Mirror Image
- First ed. cover
- Author: Danielle Steel
- Language: English
- Genre: Romance
- Publisher: Delacorte Press
- Publication date: 1998 (first edition)
- Publication place: United States
- Media type: Print
- Pages: 426 p.
- ISBN: 0385315090
- OCLC: 777720221

= Mirror Image (novel) =

1998 novel by Danielle Steel

Mirror Image is the 45th novel by Danielle Steel. It's about identical twins Victoria and Olivia Henderson, born in 1893. The novel is set during the First World War. The book, considered historical fiction, was published by Delacorte on November 3, 1998.

==Plot summary==
When Victoria's reputation is seriously at risk, the only way to save it is by marrying the handsome lawyer Charles Dawson, who also happens to work for the girls' father, Edward Henderson. Shy, serious Olivia is inclined to stay and help their father, who is ill, but free-spirited Victoria needs her the most when her marriage seems to be failing.

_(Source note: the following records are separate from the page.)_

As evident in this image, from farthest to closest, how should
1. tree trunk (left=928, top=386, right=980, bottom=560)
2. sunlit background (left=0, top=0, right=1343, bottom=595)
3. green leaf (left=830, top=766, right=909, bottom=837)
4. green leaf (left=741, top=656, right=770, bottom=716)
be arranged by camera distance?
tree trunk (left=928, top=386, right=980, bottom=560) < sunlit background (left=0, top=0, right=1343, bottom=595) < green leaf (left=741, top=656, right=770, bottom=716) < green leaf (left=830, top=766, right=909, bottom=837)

Charles's 10-year-old son, Geoffrey, who is still distraught after losing his mother Susan, Charles' first wife, on the Titanic, complicates the situation.

When Victoria proposes an unthinkable plan, Olivia is forced to accept, leaving her with a marriage she never thought she could have and her sister going off to help in France, when World War I is in full throttle.